Conference: NeurIPS 2025
arXiv: 2503.16024
Code: https://github.com/rhyang2021/CGI
Area: Agent
Keywords: Natural language feedback, Actor-Critic, Iterative refinement, Interactive environments, Agent training

TL;DR¶

This paper proposes CGI (Critique-Guided Improvement), a dual-role framework that trains a dedicated Critic model to provide structured natural language feedback (discrimination + correction suggestions) to an Actor Agent, and enables the Actor to learn to leverage such feedback through iterative action refinement. CGI achieves an average score of 74.20% across WebShop, ScienceWorld, and TextCraft, surpassing GPT-4o (45.46%) and Iterative SFT (58.21%).

Background & Motivation¶

Background: LLM agents in interactive environments require iterative exploration and improvement. Existing feedback mechanisms fall into two categories: numerical feedback (reward models/verifier scoring) and natural language feedback (self-correction/LLM-as-judge).

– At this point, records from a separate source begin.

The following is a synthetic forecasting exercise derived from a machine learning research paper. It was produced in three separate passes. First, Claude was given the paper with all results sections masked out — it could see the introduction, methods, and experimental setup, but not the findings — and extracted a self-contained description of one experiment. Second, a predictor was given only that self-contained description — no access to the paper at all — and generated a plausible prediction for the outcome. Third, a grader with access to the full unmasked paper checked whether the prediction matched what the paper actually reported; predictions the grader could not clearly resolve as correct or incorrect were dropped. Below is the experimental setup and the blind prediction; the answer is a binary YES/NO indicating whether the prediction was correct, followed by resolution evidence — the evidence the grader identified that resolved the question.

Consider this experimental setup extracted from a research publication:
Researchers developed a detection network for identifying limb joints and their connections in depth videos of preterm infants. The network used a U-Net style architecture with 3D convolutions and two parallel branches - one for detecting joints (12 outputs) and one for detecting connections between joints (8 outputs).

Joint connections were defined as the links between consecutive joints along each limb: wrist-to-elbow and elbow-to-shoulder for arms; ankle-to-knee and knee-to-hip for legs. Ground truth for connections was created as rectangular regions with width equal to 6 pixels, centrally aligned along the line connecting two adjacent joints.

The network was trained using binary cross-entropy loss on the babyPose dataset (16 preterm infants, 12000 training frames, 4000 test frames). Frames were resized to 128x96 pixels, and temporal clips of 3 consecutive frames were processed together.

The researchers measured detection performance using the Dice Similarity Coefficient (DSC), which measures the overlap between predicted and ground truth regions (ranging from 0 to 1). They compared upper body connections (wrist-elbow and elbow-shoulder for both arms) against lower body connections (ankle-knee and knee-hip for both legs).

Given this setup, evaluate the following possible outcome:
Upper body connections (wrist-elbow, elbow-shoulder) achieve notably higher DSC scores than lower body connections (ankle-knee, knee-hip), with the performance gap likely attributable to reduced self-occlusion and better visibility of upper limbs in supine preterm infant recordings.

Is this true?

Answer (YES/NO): NO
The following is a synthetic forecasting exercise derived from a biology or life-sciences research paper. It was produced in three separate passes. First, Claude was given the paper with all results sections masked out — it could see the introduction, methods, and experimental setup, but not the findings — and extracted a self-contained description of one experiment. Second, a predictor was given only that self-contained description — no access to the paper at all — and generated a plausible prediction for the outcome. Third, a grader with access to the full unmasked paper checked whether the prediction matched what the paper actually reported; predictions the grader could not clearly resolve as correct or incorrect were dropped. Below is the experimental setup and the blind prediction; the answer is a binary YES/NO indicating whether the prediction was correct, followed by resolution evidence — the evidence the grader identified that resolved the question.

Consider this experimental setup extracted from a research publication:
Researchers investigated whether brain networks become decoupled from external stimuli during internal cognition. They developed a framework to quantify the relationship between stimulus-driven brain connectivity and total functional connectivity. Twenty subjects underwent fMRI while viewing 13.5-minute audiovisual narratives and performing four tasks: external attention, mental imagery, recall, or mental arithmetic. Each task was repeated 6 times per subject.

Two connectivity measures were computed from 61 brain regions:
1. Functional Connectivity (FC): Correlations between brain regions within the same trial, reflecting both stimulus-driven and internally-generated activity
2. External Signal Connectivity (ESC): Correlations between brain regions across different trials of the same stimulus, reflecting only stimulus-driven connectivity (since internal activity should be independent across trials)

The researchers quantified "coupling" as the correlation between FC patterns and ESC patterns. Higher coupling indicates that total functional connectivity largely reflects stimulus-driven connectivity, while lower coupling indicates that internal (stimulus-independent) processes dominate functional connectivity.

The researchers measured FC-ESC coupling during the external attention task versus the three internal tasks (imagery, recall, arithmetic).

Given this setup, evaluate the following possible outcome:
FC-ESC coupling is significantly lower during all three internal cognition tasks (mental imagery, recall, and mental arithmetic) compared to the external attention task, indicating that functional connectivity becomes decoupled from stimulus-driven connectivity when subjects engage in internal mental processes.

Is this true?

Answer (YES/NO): YES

Limitations of Prior Work: - Limited informativeness of numerical feedback: Methods such as Best-of-N can only select the best candidate action but cannot provide contextual information on "why it is wrong" or "how to improve" - Poor quality of self-generated feedback: Self-refinement heavily depends on the model's intrinsic capability, is prone to hallucinations and low-quality feedback, and can even degrade performance on complex tasks - Difficulty in utilizing language feedback: Even when high-quality natural language feedback is available, agents frequently fail to correctly interpret and act upon the suggestions—a problem that is particularly pronounced after SFT fine-tuning

Key Challenge: Natural language feedback carries richer information than numerical signals, yet the two challenges of "generating high-quality feedback" and "effectively utilizing feedback" coexist and are mutually coupled

Goal: ① How to train a dedicated Critic to generate high-quality structured language feedback? ② How to enable the Actor to genuinely learn to leverage this feedback for behavioral improvement during iteration?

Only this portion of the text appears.